SELECTED TEXT:
------------------------------------------------

Friday, May 15, 2015


About a month ago, my mom and we (local) sibs went to her 60th class reunion.  She had a tiny class and went to a tiny, little school.*  They make a big deal out of milestone class reunions, and family members are invited.  At one point in the program, she and her classmates introduced their guests and made little speeches.  Hers was super cute.  Of course, the evening was a little bittersweet, because the memorial portion of the program included my dad.  It was interesting to see my two eldest siblings (sisters) get really emotional and start to tear up.  My brother and I, who are usually more emotional, didn't cry.  We felt the moments deeply, but I realize during times like these that my older sisters knew my dad longer, and maybe have more to mourn about his being gone.  I don't know.  It's just something to think about.

------------------------------------------------

REQUIRED TASK 1: Edit the reunion post between "About a month ago, my" and "to think about.", inclusive, putting "poignant" in place of "bittersweet".

------------------------------------------------

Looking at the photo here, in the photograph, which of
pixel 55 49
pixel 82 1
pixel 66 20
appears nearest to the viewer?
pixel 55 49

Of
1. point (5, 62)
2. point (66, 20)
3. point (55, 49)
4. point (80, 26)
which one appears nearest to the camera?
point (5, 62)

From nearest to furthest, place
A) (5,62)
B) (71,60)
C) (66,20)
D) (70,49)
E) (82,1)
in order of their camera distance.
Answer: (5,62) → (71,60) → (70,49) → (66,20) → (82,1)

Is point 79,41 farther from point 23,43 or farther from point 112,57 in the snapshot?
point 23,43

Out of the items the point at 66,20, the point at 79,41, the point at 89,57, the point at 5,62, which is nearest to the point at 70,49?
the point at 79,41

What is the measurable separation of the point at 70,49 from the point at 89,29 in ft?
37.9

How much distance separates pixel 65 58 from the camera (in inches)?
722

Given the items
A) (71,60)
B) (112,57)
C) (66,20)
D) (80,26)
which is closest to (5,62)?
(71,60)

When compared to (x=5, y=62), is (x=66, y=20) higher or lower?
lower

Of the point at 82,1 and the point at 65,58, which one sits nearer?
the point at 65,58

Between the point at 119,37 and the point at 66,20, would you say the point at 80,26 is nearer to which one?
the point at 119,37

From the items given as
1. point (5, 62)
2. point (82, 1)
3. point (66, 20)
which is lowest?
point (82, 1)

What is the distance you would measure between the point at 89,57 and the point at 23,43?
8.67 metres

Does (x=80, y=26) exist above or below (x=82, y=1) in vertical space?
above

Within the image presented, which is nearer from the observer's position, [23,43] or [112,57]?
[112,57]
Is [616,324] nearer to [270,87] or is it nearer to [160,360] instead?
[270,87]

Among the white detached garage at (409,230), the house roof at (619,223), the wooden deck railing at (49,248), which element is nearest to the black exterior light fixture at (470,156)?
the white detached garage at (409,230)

------------------------------------------------

REQUIRED TASK 2: Express the lines of the listing from the one holding "Does (x=80, y=26)" through the end of the listing, inclusive, as a JSON list of strings with one string per line. Leave out blank lines.

WRITTEN REPLY 1:
About a month ago, my mom and we (local) sibs went to her 60th class reunion.  She had a tiny class and went to a tiny, little school.*  They make a big deal out of milestone class reunions, and family members are invited.  At one point in the program, she and her classmates introduced their guests and made little speeches.  Hers was super cute.  Of course, the evening was a little poignant, because the memorial portion of the program included my dad.  It was interesting to see my two eldest siblings (sisters) get really emotional and start to tear up.  My brother and I, who are usually more emotional, didn't cry.  We felt the moments deeply, but I realize during times like these that my older sisters knew my dad longer, and maybe have more to mourn about his being gone.  I don't know.  It's just something to think about.

WRITTEN REPLY 2:
[
  "Does (x=80, y=26) exist above or below (x=82, y=1) in vertical space?",
  "above",
  "Within the image presented, which is nearer from the observer's position, [23,43] or [112,57]?",
  "[112,57]",
  "Is [616,324] nearer to [270,87] or is it nearer to [160,360] instead?",
  "[270,87]",
  "Among the white detached garage at (409,230), the house roof at (619,223), the wooden deck railing at (49,248), which element is nearest to the black exterior light fixture at (470,156)?",
  "the white detached garage at (409,230)"
]